Маленькая Эмма, Матильда и кукла Ниночка

Маленькая Эмма, Матильда и кукла Ниночка

Когда Эмма выросла, она стала учительницей. Много лет она не видела свою маму, хотя знала о ней. Но всю жизнь боялась этого родства, боялась признаться, что она немка. Рассказала она об этом только в 1993 году. А маму ее тоже депортировали, только уже немцы – угнали с детьми в Германию. Конечно, их положение было чуть лучше, чем остальных остарбайтеров, некоторые даже получали вид на жительство и гражданство, но все равно они были людьми второго сорта.

Люди не знали, что в Советском Союзе их ждут спецпоселения, им хотелось домой

– Их собирали на территории современной Польши, предполагалось, что там будет имперская область, где будут жить этнические немцы. В 1945 году после Ялтинской конференции было принято решение, чтобы всех вернуть в родные места. И я читала как немец из Германии уговаривает немца из Стрельны – ты останься, мы тебе поможем, фермером будешь, а тот говорит – как же, я коммунист, я должен вернуться в свою страну. Люди же не знали, что в Советском Союзе их ждут спецпоселения и всякие ограничения, им хотелось домой.

Вернулась и Екатерина Лефлер, но ей не разрешили жить в Ленинграде, сначала она работала в лагере на Украине, потом жила в Эстонии, в Пярну, работала на консервном заводе.

## Задания для выполнения:
1 – В каком году, согласно отрывку, Эмма рассказала о том, что она немка?
2 – Назовите все имена, которые упомянуты в заголовке отрывка.
3 – Перепишите из отрывка фрагмент от «Вернулась и Екатерина» до «на консервном заводе.».
Приведённый ниже материал с отрывком никак не связан.

## Представленный материал:
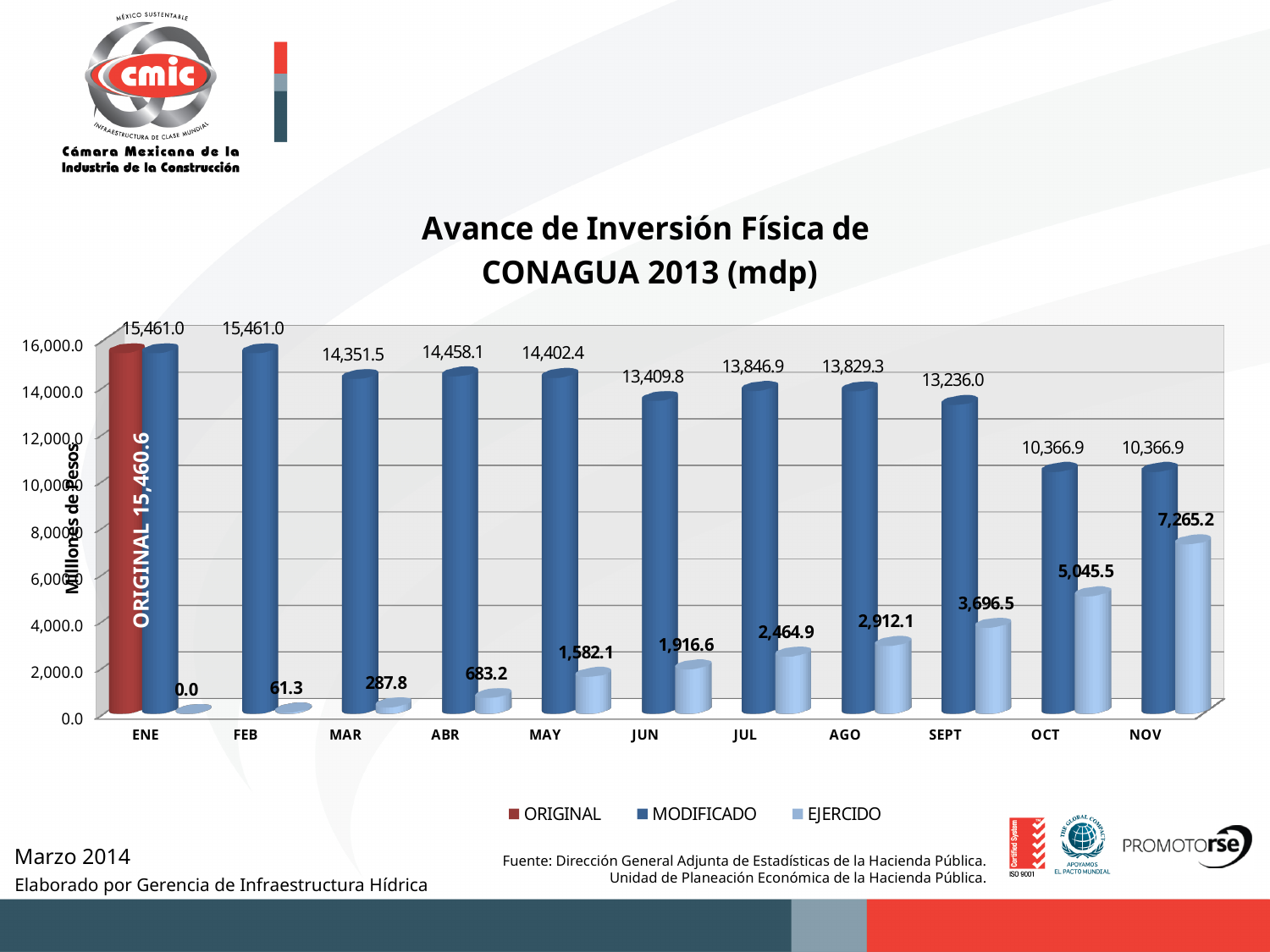
Is the MODIFICADO value for JUN greater or less than 14,000.0? less What kind of chart is shown on the slide? bar chart How many months are shown on the x axis? 11 What is the MODIFICADO value for MAR? 14,351.5 What is the difference between the MODIFICADO and EJERCIDO values for OCT? 5,321.4 What is the EJERCIDO value for NOV? 7,265.2 Do the EJERCIDO values rise or fall from ENE to NOV? rise Which month has the lowest MODIFICADO value? OCT and NOV (10,366.9) How many series does the legend list? 3 Which is larger, the EJERCIDO value for SEPT or for AGO? SEPT Which month has the highest EJERCIDO value? NOV What is the ORIGINAL value shown for ENE? 15,460.6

## Ответы:
1 – В 1993 году.

2 – Эмма, Матильда, Ниночка.

3 –
Вернулась и Екатерина Лефлер, но ей не разрешили жить в Ленинграде, сначала она работала в лагере на Украине, потом жила в Эстонии, в Пярну, работала на консервном заводе.